Описание задания:
Продублируйте все приведенные ниже записи слово в слово. Изображения в ответ не включайте.

======== Исходные записи ========

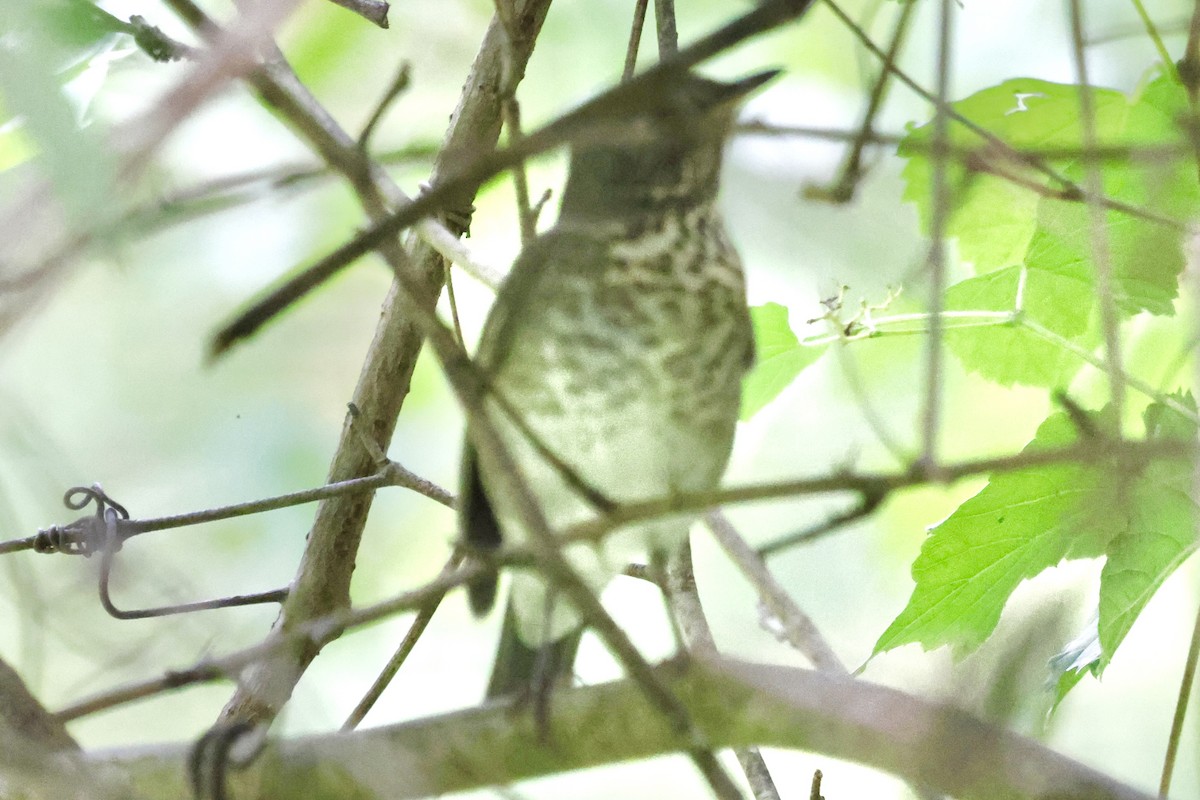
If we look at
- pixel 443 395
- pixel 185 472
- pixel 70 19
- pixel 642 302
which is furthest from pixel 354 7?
pixel 185 472

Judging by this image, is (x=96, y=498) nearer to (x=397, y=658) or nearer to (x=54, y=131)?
(x=397, y=658)

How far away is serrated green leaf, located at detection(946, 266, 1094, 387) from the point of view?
87 centimetres

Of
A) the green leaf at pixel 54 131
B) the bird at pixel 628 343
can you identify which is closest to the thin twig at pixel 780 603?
the bird at pixel 628 343

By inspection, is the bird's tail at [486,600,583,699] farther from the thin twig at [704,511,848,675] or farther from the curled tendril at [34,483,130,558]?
the curled tendril at [34,483,130,558]

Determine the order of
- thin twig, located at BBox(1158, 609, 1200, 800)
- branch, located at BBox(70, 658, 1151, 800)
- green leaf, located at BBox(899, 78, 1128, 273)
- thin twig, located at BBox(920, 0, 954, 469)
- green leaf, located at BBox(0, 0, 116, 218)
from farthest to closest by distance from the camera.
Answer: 1. green leaf, located at BBox(899, 78, 1128, 273)
2. thin twig, located at BBox(1158, 609, 1200, 800)
3. branch, located at BBox(70, 658, 1151, 800)
4. thin twig, located at BBox(920, 0, 954, 469)
5. green leaf, located at BBox(0, 0, 116, 218)

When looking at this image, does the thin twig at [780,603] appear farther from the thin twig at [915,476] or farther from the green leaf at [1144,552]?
the thin twig at [915,476]

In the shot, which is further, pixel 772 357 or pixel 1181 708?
pixel 772 357

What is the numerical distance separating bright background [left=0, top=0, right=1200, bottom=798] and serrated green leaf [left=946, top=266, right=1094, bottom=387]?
6 centimetres

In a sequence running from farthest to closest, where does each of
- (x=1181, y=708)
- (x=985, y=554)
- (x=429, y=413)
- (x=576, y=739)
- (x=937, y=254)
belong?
(x=429, y=413), (x=985, y=554), (x=1181, y=708), (x=576, y=739), (x=937, y=254)

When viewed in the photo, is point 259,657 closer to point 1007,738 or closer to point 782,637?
point 1007,738

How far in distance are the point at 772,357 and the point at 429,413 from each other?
0.60 metres

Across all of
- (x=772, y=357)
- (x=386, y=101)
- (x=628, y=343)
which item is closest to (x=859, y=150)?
(x=386, y=101)

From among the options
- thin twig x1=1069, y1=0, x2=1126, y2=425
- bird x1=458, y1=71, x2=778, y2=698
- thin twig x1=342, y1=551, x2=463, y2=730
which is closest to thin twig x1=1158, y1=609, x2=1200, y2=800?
thin twig x1=1069, y1=0, x2=1126, y2=425

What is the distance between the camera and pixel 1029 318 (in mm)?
871
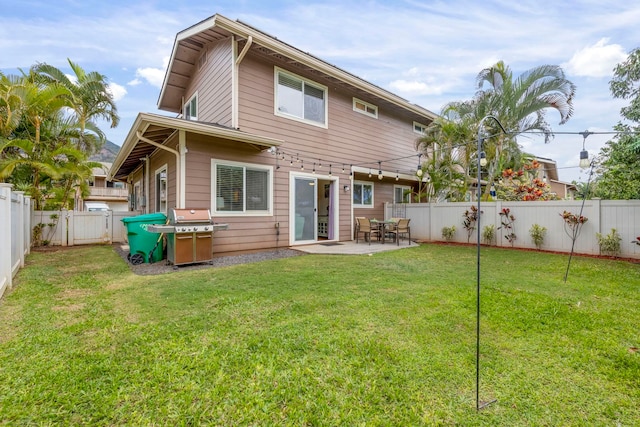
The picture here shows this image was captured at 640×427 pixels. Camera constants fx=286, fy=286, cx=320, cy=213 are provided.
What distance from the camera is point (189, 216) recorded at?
5684 millimetres

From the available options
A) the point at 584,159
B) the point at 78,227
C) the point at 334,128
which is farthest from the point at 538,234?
the point at 78,227

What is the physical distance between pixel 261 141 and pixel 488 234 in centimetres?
709

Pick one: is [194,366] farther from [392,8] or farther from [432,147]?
[432,147]

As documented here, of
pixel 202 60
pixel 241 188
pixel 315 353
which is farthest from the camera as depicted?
pixel 202 60

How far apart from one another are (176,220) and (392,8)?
27.1 ft

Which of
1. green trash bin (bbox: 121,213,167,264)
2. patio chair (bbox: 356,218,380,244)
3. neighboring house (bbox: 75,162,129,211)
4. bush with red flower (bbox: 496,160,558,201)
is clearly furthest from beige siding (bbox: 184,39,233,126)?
neighboring house (bbox: 75,162,129,211)

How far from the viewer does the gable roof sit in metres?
6.79

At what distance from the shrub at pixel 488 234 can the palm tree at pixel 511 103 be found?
5.54ft

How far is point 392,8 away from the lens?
8273 millimetres

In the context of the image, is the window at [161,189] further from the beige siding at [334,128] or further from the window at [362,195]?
the window at [362,195]

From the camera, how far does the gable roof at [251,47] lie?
6.79m

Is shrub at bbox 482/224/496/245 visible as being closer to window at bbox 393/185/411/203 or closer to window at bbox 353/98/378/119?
window at bbox 393/185/411/203

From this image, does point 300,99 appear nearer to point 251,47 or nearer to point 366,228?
point 251,47

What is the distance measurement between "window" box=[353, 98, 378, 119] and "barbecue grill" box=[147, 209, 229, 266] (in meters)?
6.57
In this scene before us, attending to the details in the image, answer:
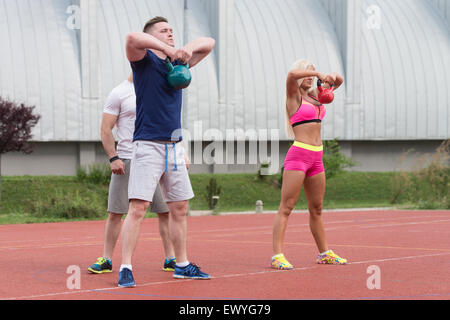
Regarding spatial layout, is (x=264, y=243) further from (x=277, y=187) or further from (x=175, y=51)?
(x=277, y=187)

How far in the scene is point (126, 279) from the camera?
23.0ft

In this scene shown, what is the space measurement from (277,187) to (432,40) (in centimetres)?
1381

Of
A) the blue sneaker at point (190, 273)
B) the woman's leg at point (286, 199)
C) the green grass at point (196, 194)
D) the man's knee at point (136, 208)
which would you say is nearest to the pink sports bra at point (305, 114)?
the woman's leg at point (286, 199)

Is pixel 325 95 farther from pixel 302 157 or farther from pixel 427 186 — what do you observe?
pixel 427 186

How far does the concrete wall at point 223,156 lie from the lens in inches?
1283

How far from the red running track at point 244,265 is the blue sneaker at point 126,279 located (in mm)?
76

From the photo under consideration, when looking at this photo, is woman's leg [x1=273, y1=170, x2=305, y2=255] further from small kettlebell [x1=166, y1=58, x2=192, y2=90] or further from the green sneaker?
small kettlebell [x1=166, y1=58, x2=192, y2=90]

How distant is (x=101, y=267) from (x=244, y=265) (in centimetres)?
179

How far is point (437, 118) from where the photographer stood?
39156 mm

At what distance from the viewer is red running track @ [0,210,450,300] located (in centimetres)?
671

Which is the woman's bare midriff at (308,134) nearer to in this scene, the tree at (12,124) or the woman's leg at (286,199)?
the woman's leg at (286,199)

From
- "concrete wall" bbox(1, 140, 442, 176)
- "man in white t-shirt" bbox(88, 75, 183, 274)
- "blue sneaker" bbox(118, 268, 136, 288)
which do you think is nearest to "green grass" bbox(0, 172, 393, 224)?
"concrete wall" bbox(1, 140, 442, 176)

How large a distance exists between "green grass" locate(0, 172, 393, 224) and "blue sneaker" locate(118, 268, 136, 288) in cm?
1325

========

Правильный ответ:
If we look at
- pixel 443 395
- pixel 185 472
- pixel 70 19
- pixel 642 302
which is furthest from pixel 354 7?
pixel 185 472

Judging by this image, is (x=96, y=498) nearer to (x=397, y=658) or nearer to (x=54, y=131)?
(x=397, y=658)

How far away is serrated green leaf, located at detection(946, 266, 1094, 387) from the point of view?
87 centimetres

Of
A) the green leaf at pixel 54 131
B) the bird at pixel 628 343
can you identify which is closest to the thin twig at pixel 780 603?
the bird at pixel 628 343

By inspection, is the bird's tail at [486,600,583,699] farther from the thin twig at [704,511,848,675] or farther from the curled tendril at [34,483,130,558]?
the curled tendril at [34,483,130,558]

Determine the order of
- thin twig, located at BBox(1158, 609, 1200, 800)
- branch, located at BBox(70, 658, 1151, 800)
- green leaf, located at BBox(899, 78, 1128, 273)
- thin twig, located at BBox(920, 0, 954, 469)
- green leaf, located at BBox(0, 0, 116, 218)
from farthest to closest by distance from the camera.
Answer: 1. green leaf, located at BBox(899, 78, 1128, 273)
2. thin twig, located at BBox(1158, 609, 1200, 800)
3. branch, located at BBox(70, 658, 1151, 800)
4. thin twig, located at BBox(920, 0, 954, 469)
5. green leaf, located at BBox(0, 0, 116, 218)

When looking at this image, does the thin twig at [780,603] appear farther from the thin twig at [915,476] or farther from the green leaf at [1144,552]?
the thin twig at [915,476]

In the shot, which is further, pixel 772 357 or pixel 1181 708?
pixel 772 357

What is the numerical distance separating bright background [left=0, top=0, right=1200, bottom=798] and serrated green leaf [left=946, top=266, right=1094, bottom=387]?
6 centimetres

In a sequence running from farthest to closest, where does each of
- (x=1181, y=708)
- (x=985, y=554)
- (x=429, y=413)
- (x=576, y=739)
- (x=937, y=254)
belong?
(x=429, y=413), (x=985, y=554), (x=1181, y=708), (x=576, y=739), (x=937, y=254)

When viewed in the photo, is point 259,657 closer to point 1007,738 or closer to point 782,637?
point 1007,738

How far in distance are the point at 772,357 and the point at 429,413 from each other?
0.60 metres

Across all of
- (x=772, y=357)
- (x=386, y=101)
- (x=628, y=343)
which item is closest to (x=859, y=150)?
(x=386, y=101)

From among the options
- thin twig x1=1069, y1=0, x2=1126, y2=425
- bird x1=458, y1=71, x2=778, y2=698
- thin twig x1=342, y1=551, x2=463, y2=730
which is closest to thin twig x1=1158, y1=609, x2=1200, y2=800?
thin twig x1=1069, y1=0, x2=1126, y2=425

What is the distance between the camera and pixel 1029 318 (in mm)?
871
The picture here shows this image was captured at 640×427 pixels. Camera constants fx=286, fy=286, cx=320, cy=213 are provided.
What distance from the camera is point (189, 216) recorded at?
5684 millimetres

From the available options
A) the point at 584,159
B) the point at 78,227
C) the point at 334,128
which is farthest from the point at 538,234?
the point at 78,227

What is the physical distance between pixel 261 141 and pixel 488 234 in centimetres?
709

Pick one: is [194,366] farther from [392,8] or farther from [432,147]?
[432,147]

As documented here, of
pixel 202 60
pixel 241 188
pixel 315 353
which is farthest from the camera as depicted?
pixel 202 60

How far apart from one another are (176,220) and (392,8)?
27.1 ft

Which of
1. green trash bin (bbox: 121,213,167,264)
2. patio chair (bbox: 356,218,380,244)
3. neighboring house (bbox: 75,162,129,211)
4. bush with red flower (bbox: 496,160,558,201)
is clearly furthest from beige siding (bbox: 184,39,233,126)?
neighboring house (bbox: 75,162,129,211)

How far from the viewer does the gable roof sit in metres?
6.79

At what distance from the shrub at pixel 488 234 can the palm tree at pixel 511 103 be found?
5.54ft

How far is point 392,8 away from the lens?
8273 millimetres

In the context of the image, is the window at [161,189] further from the beige siding at [334,128] or further from the window at [362,195]?
the window at [362,195]

From the camera, how far does the gable roof at [251,47] lie?
6.79m

Is shrub at bbox 482/224/496/245 visible as being closer to window at bbox 393/185/411/203 or closer to window at bbox 353/98/378/119?
window at bbox 393/185/411/203

From this image, does point 300,99 appear nearer to point 251,47 or nearer to point 366,228?
point 251,47

What is the distance measurement between "window" box=[353, 98, 378, 119] and "barbecue grill" box=[147, 209, 229, 266] (in meters)?
6.57
In this scene before us, attending to the details in the image, answer:
Regarding spatial layout, is (x=264, y=243) further from (x=277, y=187) or further from (x=175, y=51)?
(x=277, y=187)

How far in the scene is point (126, 279) from the camera?
23.0ft

In this scene shown, what is the space measurement from (277,187) to (432,40) (in centimetres)?
1381

Of
A) the blue sneaker at point (190, 273)
B) the woman's leg at point (286, 199)
C) the green grass at point (196, 194)
D) the man's knee at point (136, 208)
which would you say is nearest to the pink sports bra at point (305, 114)?
the woman's leg at point (286, 199)

Is pixel 325 95 farther from pixel 302 157 or farther from pixel 427 186 — what do you observe?
pixel 427 186

How far does the concrete wall at point 223,156 lie from the lens in inches?
1283

How far from the red running track at point 244,265 is the blue sneaker at point 126,279 located (in mm)?
76

From the photo under consideration, when looking at this photo, is woman's leg [x1=273, y1=170, x2=305, y2=255] further from small kettlebell [x1=166, y1=58, x2=192, y2=90] or further from the green sneaker?
small kettlebell [x1=166, y1=58, x2=192, y2=90]

How distant is (x=101, y=267) from (x=244, y=265) (in centimetres)?
179

How far is point (437, 118) from where the photographer stood?
39156 mm

At what distance from the viewer is red running track @ [0,210,450,300] located (in centimetres)?
671

Which is the woman's bare midriff at (308,134) nearer to in this scene, the tree at (12,124) or the woman's leg at (286,199)?
the woman's leg at (286,199)

From
- "concrete wall" bbox(1, 140, 442, 176)
- "man in white t-shirt" bbox(88, 75, 183, 274)
- "blue sneaker" bbox(118, 268, 136, 288)
which do you think is nearest to "green grass" bbox(0, 172, 393, 224)?
"concrete wall" bbox(1, 140, 442, 176)

How large a distance exists between "green grass" locate(0, 172, 393, 224) and "blue sneaker" locate(118, 268, 136, 288) in cm?
1325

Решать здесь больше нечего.